Analis Alan Howard mengatakan: "Berdasarkan bukti dan data yang tersedia, belanja modal pusat data akan terus tumbuh untuk memenuhi permintaan yang diharapkan. Namun, tren investasi di segmen pasar yang berbeda tidak bergerak maju dengan lancar. Misalnya: Pengeluaran infrastruktur TI dipengaruhi oleh siklus pembaruan, peraturan perdagangan, dan masalah rantai pasokan; infrastruktur fisik juga dipengaruhi oleh siklus konstruksi, ketersediaan ruang pusat data, dan waktu penyebaran peralatan TI."

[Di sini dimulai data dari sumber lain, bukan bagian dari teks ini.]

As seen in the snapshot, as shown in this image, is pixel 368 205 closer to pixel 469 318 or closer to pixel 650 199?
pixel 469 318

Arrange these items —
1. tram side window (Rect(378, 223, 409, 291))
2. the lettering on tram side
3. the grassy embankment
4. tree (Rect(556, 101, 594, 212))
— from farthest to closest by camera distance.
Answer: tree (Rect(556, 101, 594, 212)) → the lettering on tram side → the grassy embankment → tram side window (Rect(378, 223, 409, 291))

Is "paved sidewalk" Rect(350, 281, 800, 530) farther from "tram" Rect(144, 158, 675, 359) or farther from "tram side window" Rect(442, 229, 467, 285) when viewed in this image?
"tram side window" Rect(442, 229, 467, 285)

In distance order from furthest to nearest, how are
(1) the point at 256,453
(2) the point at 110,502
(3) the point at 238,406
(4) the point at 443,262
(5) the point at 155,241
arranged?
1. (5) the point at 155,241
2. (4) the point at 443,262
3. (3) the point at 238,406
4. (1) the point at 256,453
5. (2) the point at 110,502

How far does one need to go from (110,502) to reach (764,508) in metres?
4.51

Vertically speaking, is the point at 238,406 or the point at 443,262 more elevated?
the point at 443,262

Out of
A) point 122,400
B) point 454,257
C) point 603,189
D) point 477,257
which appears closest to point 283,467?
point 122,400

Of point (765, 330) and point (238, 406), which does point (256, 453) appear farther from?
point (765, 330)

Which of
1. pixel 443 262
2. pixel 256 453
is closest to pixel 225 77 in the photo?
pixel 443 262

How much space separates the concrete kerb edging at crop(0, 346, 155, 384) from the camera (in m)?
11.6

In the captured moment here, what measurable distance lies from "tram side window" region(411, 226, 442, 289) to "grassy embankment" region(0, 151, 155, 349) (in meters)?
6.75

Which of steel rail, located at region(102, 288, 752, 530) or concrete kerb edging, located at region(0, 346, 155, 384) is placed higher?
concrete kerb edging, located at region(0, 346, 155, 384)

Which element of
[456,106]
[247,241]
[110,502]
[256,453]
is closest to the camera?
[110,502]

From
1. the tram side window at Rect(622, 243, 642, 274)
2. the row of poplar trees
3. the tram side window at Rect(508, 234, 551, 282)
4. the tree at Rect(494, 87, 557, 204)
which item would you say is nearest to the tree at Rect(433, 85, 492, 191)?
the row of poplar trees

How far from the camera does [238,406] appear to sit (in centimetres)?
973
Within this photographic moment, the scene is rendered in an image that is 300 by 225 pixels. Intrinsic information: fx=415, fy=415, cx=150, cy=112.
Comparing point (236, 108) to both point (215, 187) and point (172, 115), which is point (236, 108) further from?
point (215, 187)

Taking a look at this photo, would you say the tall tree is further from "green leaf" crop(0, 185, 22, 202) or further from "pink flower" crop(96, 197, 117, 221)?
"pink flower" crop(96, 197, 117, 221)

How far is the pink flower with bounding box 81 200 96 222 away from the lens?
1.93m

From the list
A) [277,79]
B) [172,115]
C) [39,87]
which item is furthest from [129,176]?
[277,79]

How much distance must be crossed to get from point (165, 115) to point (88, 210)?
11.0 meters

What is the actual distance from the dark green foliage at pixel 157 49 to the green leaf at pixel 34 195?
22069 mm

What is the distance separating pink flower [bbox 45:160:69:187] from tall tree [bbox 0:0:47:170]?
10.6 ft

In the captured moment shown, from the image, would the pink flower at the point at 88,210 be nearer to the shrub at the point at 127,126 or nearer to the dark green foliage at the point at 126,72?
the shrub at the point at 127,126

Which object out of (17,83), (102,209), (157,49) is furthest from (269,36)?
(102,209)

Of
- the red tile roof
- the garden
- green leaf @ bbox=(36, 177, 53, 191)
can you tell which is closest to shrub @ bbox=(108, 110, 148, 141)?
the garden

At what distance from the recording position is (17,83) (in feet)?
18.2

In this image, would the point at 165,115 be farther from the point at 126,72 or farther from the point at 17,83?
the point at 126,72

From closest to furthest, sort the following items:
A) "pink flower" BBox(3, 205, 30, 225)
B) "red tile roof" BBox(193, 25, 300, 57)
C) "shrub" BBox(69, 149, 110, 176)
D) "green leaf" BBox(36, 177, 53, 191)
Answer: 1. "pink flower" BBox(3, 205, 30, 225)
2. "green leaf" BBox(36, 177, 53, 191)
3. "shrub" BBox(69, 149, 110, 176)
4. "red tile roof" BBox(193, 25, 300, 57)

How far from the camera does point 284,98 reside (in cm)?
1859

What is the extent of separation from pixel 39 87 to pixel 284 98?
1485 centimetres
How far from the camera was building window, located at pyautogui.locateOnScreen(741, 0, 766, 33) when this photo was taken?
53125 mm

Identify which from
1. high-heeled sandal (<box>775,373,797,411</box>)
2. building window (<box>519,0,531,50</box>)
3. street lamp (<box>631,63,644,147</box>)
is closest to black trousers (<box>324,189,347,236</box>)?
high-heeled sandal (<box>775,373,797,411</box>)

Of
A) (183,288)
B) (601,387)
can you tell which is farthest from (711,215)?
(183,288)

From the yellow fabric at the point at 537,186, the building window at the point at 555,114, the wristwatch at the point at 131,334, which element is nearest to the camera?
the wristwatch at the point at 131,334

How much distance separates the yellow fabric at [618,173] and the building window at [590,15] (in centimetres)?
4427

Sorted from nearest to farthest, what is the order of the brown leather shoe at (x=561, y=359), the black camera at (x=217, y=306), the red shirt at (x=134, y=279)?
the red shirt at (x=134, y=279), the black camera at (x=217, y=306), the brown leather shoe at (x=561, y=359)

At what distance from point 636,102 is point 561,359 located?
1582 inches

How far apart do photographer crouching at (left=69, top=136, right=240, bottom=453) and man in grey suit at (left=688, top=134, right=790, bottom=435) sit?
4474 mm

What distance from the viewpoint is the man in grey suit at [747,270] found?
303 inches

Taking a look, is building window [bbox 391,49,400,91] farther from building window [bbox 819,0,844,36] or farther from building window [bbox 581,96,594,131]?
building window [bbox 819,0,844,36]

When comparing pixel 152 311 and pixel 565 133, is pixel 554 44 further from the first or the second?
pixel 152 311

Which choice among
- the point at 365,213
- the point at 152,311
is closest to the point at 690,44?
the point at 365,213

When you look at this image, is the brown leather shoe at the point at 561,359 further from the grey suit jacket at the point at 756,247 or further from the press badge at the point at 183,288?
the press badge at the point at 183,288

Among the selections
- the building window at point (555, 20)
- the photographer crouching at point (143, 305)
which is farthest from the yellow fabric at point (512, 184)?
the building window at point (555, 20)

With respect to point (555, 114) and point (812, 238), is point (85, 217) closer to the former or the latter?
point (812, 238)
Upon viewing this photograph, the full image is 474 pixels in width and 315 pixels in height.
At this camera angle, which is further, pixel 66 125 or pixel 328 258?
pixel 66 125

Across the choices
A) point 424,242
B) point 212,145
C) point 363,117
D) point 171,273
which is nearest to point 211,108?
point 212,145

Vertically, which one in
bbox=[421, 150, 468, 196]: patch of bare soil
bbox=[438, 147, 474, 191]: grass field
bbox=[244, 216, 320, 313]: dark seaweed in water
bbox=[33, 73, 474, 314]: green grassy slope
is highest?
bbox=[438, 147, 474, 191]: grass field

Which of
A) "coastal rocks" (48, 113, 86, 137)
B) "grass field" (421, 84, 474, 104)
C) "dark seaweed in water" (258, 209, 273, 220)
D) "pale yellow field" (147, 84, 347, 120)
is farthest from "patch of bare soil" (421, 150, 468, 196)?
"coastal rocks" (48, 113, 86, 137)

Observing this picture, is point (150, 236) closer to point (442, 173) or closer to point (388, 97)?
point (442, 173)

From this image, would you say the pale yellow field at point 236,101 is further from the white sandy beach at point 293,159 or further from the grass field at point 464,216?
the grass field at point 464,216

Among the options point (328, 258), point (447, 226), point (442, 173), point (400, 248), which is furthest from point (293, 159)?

Terlepas dari keterbatasan potensial ini, sebagian besar belanja modal dihabiskan untuk peralatan TI, termasuk server, penyimpanan, dan jaringan dan peralatan lainnya, dan peralatan infrastruktur fisik. Diharapkan kategori IT akan menyumbang 71,5% dari total belanja modal tahun ini, sedangkan peralatan infrastruktur fisik akan menyumbang 19,5%, dan belanja lahan dan konstruksi akan menyumbang 9%.